Anoche fui a visitar a mis gatos. Me quedé en el techo de la casa, y sin llamarlos, vinieron todos. Cada vez son más. Me senté sobre las tejas y se turnaban para rozarme, para olerme. Estuve en silencio todo el tiempo.  Ni una palabra. Sin sonreír, sin esperar un golpe. Así nos quedamos una hora o una hora y media con unos minutos, hasta que regresé.
El hospital no es un lugar tan pavoroso como pensaba. El problema mayor son los demás. Pero ese mismo problema lo tengo en todos lados. Es por eso que me he adiestrado para eliminarlos de mi entorno.
Conlleva un poco de esfuerzo y algo de concentración, pero ya es casi una rutina. Por eso casi siempre estoy solo. Los veo, parecen títeres en un movimiento continuo, pero en silencio.

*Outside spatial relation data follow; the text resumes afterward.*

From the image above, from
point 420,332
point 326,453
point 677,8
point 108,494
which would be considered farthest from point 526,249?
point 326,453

Otra cosa que he aprendido es a no chocar contra los escaparates. Son peligrosos. Una palabra que no les guste, negarse a tomar alguna pastilla, gritar, o tirar un juego al piso, y puedes tener un brazo alrededor de tu cuello, asfixiándote hasta que empiezas a ver todo de un color primero rojizo, después con tonos morados, verdes, amarillos. Lo más inteligente es evitarlos y seguir sus órdenes lo mejor posible.

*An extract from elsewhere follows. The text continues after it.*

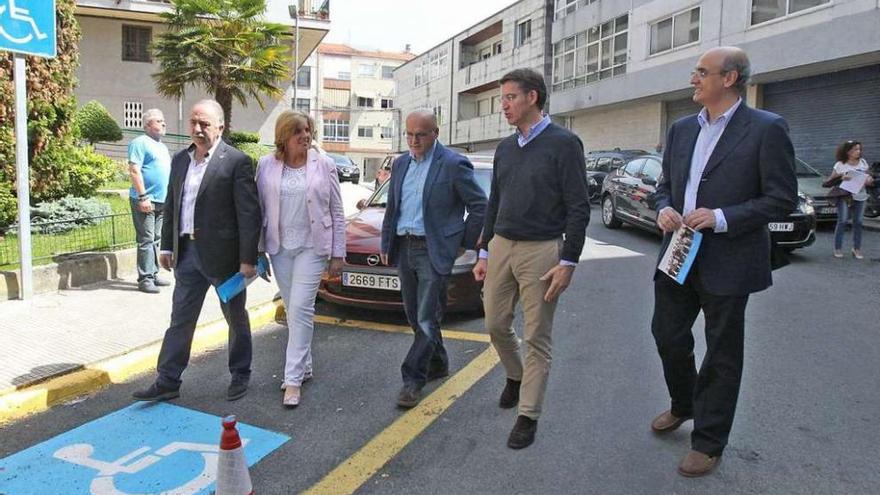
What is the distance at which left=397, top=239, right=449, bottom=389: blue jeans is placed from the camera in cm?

Mi amigo estaba sentado mirando hacia todas partes: abajo, arriba, al lado, al otro lado y se le acercó un escaparate y lo llamó.
Mi amigo estaba en su muro, subido allá arriba y no contestó, ni siquiera movió la cabeza un milímetro. Ese fue su error. Otro escaparate se aproximó, y entre los dos lo arrastraron hasta un cuarto, donde lo pude ver después amarrado a la cama de pies y manos, con la boca abierta por donde salía un hilo de babas que se perdía sobre el colchón, y los ojos que no miraban a ningún lado, solo a un punto en el techo.

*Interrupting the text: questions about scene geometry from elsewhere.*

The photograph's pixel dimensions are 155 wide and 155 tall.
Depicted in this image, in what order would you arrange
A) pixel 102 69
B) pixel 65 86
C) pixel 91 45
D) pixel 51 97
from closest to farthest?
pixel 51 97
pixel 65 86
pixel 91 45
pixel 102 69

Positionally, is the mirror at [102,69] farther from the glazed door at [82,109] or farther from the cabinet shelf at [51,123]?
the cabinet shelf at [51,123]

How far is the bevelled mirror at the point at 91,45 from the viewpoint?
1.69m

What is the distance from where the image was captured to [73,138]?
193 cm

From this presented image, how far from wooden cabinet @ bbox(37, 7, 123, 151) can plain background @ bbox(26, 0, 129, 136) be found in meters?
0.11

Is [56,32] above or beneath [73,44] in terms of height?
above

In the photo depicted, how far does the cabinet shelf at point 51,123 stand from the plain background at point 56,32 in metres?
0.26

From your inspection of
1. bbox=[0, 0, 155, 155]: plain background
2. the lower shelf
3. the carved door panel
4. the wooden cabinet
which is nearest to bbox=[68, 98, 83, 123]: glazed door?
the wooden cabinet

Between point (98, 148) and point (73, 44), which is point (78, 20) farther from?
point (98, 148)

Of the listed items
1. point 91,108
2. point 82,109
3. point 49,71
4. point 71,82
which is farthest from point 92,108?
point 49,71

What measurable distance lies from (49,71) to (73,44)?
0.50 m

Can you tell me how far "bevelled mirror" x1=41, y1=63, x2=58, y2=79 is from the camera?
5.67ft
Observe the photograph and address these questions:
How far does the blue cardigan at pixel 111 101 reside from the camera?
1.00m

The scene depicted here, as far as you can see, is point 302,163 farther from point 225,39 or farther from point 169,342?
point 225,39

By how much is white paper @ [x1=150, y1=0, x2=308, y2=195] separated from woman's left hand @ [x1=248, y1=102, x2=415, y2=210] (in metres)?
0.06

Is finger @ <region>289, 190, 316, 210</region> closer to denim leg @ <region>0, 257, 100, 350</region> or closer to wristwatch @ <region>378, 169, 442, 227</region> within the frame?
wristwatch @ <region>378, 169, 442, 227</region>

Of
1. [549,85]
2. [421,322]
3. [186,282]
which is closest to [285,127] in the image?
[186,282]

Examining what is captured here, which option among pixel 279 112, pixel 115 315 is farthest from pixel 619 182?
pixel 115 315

Dice María que hoy podría venir a sentarse aquí frente a la ventana. Lo espero mientras la ciudad se va alumbrando con las luces de los focos, con los carteles de neón y las luces rojas que se apagan y se prenden, se apagan y se prenden.
Mientras, escribo. No sé qué voy a escribir, si un cuento interminable o un diario o cualquier otra cosa.